Foto von Gregor Strasser. Gregor Strasser war einer der wichtigsten nationalsozialistischen Politiker in der Weimarer Republik. Ende des Jahres 1932 brach er mit Adolf Hitler und zog sich aus der Politik zurück. Am 30.06.1934 wurde er von SS-Schergen ermordet. (StadtA Landshut Fotosammlung Nr. 557).

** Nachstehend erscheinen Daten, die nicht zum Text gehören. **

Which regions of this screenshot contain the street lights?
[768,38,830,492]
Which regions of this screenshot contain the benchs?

Foto von Gregor Strasser. Gregor Strasser war einer der wichtigsten nationalsozialistischen Politiker in der Weimarer Republik. Ende des Jahres 1932 brach er mit Adolf Hitler und zog sich aus der Politik zurück. Am 30.06.1934 wurde er von SS-Schergen ermordet. (StadtA Landshut Fotosammlung Nr. 557).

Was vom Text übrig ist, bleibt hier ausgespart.